Post mortem: 9 Jul - 12 Jul '21 nim-waku prod fleet incident

haelius · July 15, 2021, 5:18am

Background

On Friday, 9 Jul 2021, the state of the wakuv2.prod fleet was as follows:

Nodes were running nim-waku release v0.4
nim-waku chat2 clients reported issues with accessing store functionality when attempting to connect to prod. Issue reported here. Importantly, the js-waku client did not have any similar issues.
All prod fleet notes reported violations of the GossipSub backoff period that other clients has to respect before attempting a reconnection. The effect was that prod nodes failed to connect to each other and form a mesh.
There were indications of possible SQLite DB corruption (logs indicated message storage failure, select * queries returned unexpected results). This has not been fully investigated yet.

As far as can be established, the above-mentioned issues were present on the prod fleet for at least a week.

On the day, the chat2bridge to Matterbridge/Discord, which had been offline for about a week, was also redeployed off the latest nim-waku master. This meant that the prod fleet nodes, on top of their failure to connect to each other, didn’t support the ping keep-alive mechanism used by chat2bridge.

Steps taken on 9 Jul

It seemed likely that either DB corruption, unexpected behaviour of the deprecated keep-alive mechanism, or both caused the emergent issues. The exact cause is still the topic of an ongoing debugging investigation.

Based on the above, the following was done at around 8 AM UTC:

As first priority, attempted to get the prod fleet in a stable state by redeploying off latest master. Jenkins job here.
In parallel, tried to debug the issues.

Impact on `prod` fleet

The redeployment had the following effects on prod:

nim-waku clients could again connect to the prod fleet and access store functionality.
Error logs related to possible DB corruption, backoff violations, and keep-alive issues disappeared.
Connection to chat2bridge was not restored (this may have been related to the inconsistent Peer table).

Overall, the stability of the prod fleet was restored after the upgrade. The plan then was to continue debugging the cause of the original issues, fix connectivity to chat2bridge and communicate to clients that the fleet is usable again.

Impact on `js-waku` client

The upgrade changed the relay protocol ID advertised by the prod fleet to the stable /vac/waku/relay/2.0.0. Since the released version of the js-waku client does not support this protocol ID, the upgrade caused js-waku clients to fail to connect to prod. The protocol ID issue is tracked here.

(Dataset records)

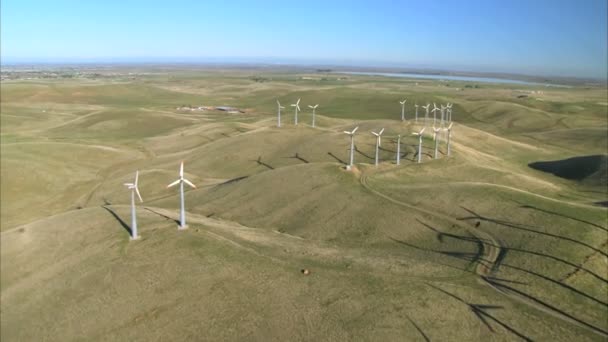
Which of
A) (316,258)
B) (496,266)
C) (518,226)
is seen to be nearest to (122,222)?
(316,258)

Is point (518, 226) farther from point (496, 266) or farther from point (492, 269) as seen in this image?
point (492, 269)

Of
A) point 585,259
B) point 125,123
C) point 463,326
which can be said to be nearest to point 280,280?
point 463,326

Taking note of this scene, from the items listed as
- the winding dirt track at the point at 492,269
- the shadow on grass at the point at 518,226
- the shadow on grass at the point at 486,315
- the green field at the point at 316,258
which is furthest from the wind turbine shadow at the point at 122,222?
the shadow on grass at the point at 518,226

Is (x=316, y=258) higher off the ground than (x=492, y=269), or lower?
lower

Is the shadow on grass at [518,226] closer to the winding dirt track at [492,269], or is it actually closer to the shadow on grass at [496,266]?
the winding dirt track at [492,269]

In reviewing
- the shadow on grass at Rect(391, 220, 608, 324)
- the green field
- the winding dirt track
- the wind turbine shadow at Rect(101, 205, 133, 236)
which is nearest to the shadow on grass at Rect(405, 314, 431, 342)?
the green field

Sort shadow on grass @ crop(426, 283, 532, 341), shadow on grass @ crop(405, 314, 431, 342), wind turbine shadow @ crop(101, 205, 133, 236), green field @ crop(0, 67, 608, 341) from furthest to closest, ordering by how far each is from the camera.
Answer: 1. wind turbine shadow @ crop(101, 205, 133, 236)
2. green field @ crop(0, 67, 608, 341)
3. shadow on grass @ crop(426, 283, 532, 341)
4. shadow on grass @ crop(405, 314, 431, 342)

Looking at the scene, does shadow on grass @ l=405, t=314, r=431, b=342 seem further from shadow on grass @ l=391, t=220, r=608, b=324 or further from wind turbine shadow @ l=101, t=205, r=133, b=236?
wind turbine shadow @ l=101, t=205, r=133, b=236

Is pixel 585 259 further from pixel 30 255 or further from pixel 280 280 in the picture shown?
pixel 30 255

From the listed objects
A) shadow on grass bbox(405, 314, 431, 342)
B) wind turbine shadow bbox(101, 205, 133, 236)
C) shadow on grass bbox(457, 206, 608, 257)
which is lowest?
wind turbine shadow bbox(101, 205, 133, 236)

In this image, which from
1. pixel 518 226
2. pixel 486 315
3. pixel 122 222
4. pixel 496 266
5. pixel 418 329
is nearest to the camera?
pixel 418 329

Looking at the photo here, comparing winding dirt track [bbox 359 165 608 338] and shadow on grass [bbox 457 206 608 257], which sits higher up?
shadow on grass [bbox 457 206 608 257]
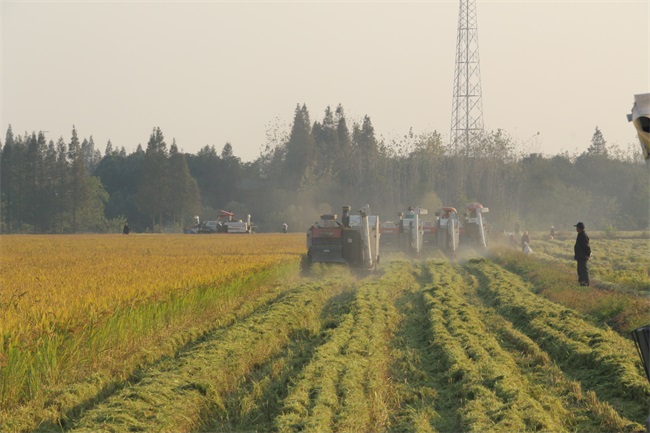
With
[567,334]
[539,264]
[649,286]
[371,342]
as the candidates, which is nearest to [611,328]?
[567,334]

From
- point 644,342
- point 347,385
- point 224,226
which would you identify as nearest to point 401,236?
point 347,385

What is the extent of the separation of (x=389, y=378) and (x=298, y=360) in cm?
Result: 159

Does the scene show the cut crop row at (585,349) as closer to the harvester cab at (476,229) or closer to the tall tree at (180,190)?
the harvester cab at (476,229)

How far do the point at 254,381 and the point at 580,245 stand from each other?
1424 cm

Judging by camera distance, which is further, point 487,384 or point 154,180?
point 154,180

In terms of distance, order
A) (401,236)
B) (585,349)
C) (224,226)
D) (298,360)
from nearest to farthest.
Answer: (298,360), (585,349), (401,236), (224,226)

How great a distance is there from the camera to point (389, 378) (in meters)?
11.4

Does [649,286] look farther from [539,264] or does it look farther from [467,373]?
[467,373]

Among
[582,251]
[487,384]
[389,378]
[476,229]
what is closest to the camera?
[487,384]

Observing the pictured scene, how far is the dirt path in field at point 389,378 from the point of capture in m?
9.10

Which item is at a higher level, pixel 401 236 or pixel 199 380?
pixel 401 236

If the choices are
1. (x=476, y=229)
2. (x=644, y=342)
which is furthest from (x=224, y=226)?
(x=644, y=342)

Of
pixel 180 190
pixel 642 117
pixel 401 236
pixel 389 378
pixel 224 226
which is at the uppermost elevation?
pixel 180 190

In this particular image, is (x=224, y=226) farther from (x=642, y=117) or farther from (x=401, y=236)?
(x=642, y=117)
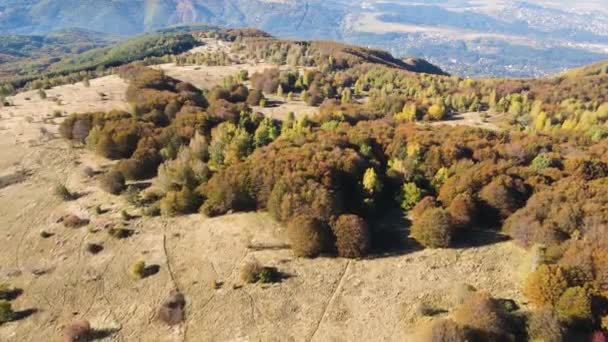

- **To-do list**:
1) Please copy the passage of the incident post mortem starting with "All prod fleet" and going on through "fully investigated yet.".
2) Translate this sentence from the incident post mortem into Spanish: "Overall, the stability of the prod fleet was restored after the upgrade."
3) According to the incident post mortem, which nim-waku release were the prod fleet nodes running on 9 Jul 2021?

- **Expected outputs**:
1)
All prod fleet notes reported violations of the GossipSub backoff period that other clients has to respect before attempting a reconnection. The effect was that prod nodes failed to connect to each other and form a mesh.
There were indications of possible SQLite DB corruption (logs indicated message storage failure, select * queries returned unexpected results). This has not been fully investigated yet.

2) En general, la estabilidad de la flota prod se restableció después de la actualización.

3) v0.4